I think the neighbors upstairs are trying for more kids. I want to run up there and yell "mazal tov!"
we just finished making mockaritas... then we prayed
god you guys know how to party
worst. bachelorette party. ever.
Just checked my recent transactions online. Between the hours of 1 and 3am on September 30th, I went to 7/11 4 times. Unacceptable.
I just wanted to give you a heads up. There's a crab in the kitchen. He doesn't have a name yet. We are just calling him crab for now. Oh! and we have memosas!
How unacceptable would it be to bar hop with a funnel in the square? It's Halloweekend and I plan on going hard. I can claim it goes w/ my costume. But I don't think the MIMITW uses funnels.
Of course drinkings involved. They don't call it alcoholism because we eat too many skittles.
You should photoshop their heads on tigers first!!
For my parents' annivery card? How high are you?
i had a mental breakdown over a math asignment proposed to a glass of chocolate milk then burned my hands when i acidentally leaned on the stove i have the grill marks burned on my hands i can see them
its only been 20 minuts since i last saw you
wanna mail me your GoPro for St.Patties and I'll mail it back to you coverend in puke?
I fell on my face, puked, and had to be rocked to sleep in a hammock. I'd say Europe is a success
You left a motherfucking bruise. ON MY TIT. How? How do you even. No.

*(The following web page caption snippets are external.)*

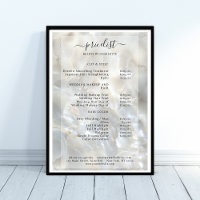 Elegant, Marble, Salon, Price List Poster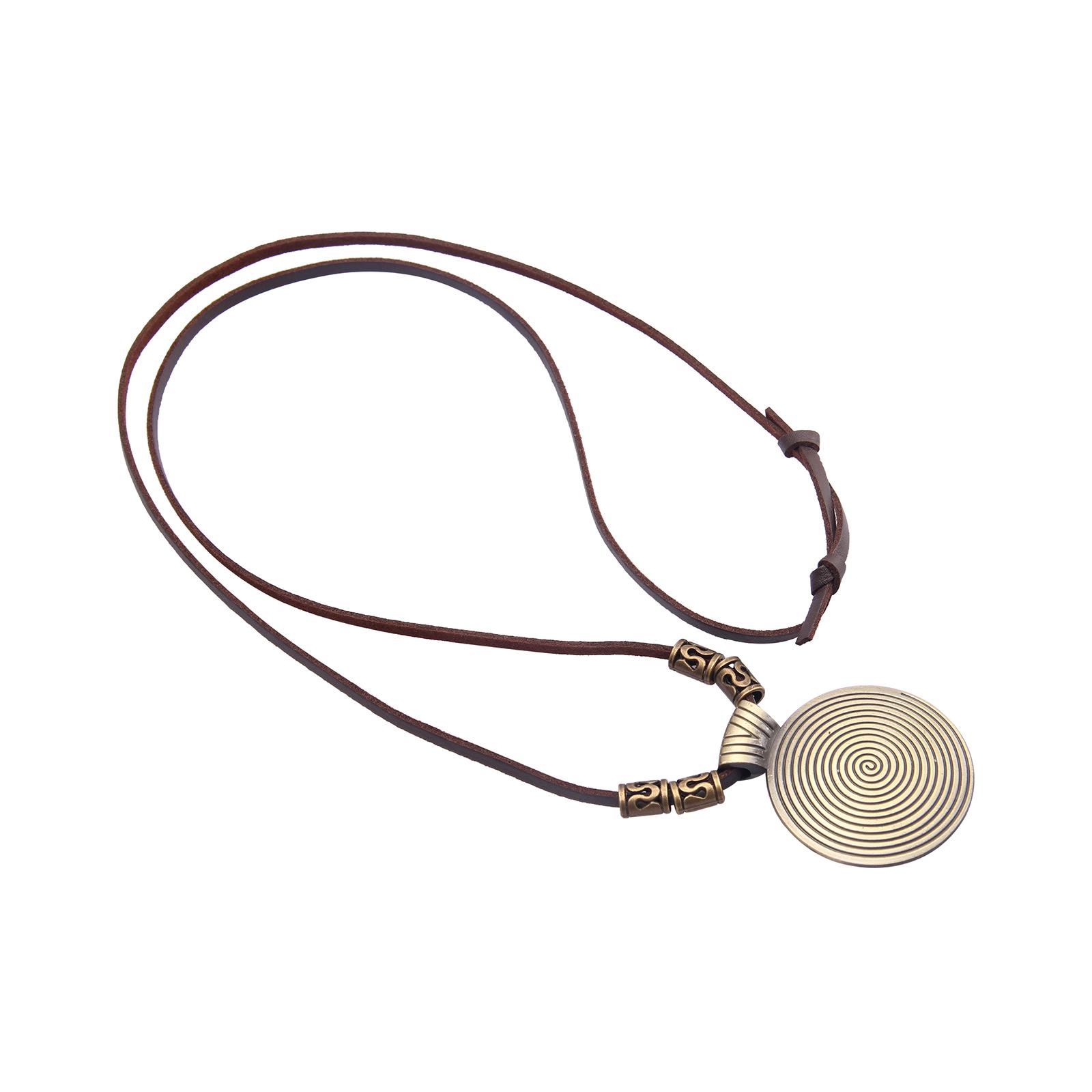 Magideal - Con Colgante De Estilo Vintage, Gargantilla De Cuerda , Accesorio De Disfraz Para Mujeres Y Hombres, Regalos De Cumpleaños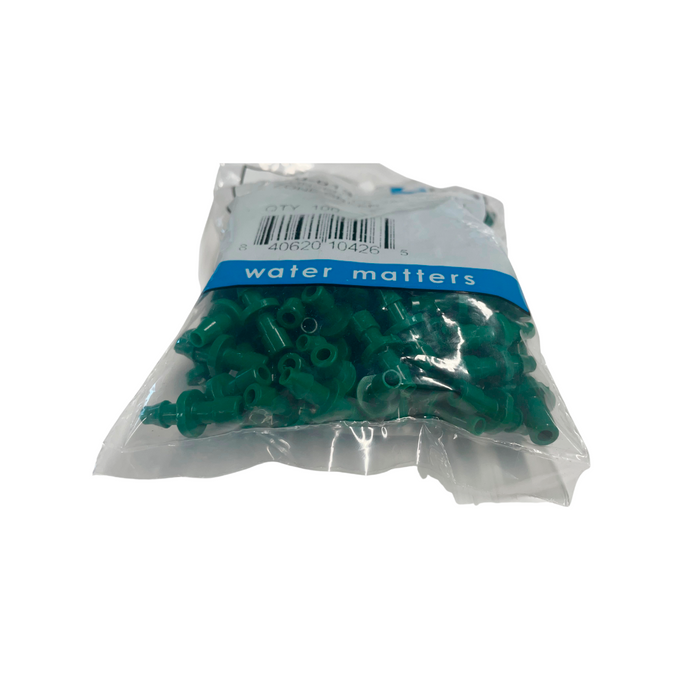 DIG Drip Emitter 12-Outlet Manifolds Accessory, Converter barb, Green 2.2 GPH, Bag of 100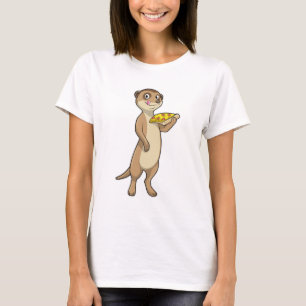 Meerkat with Pizza T-Shirt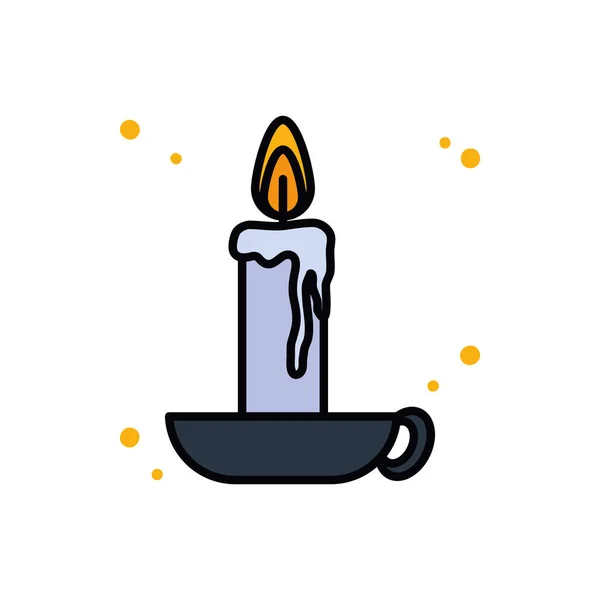 Isolated candle line and fill style icon vector design — Stock Vector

I got into the shower with my underwear on. I just sat down in the tub and tried to figure out when I lost all control of this hangover.
I'll have to start mass sending dong pics to get the recognition I deserve
Our house drank 90 beers yesterday afternoon before 8pm so add that to the list
I seriously feel like I just crawled out from under a shit covered rock. I'm NEVER drinking like that again...well, not for alteast a solid 3 hours.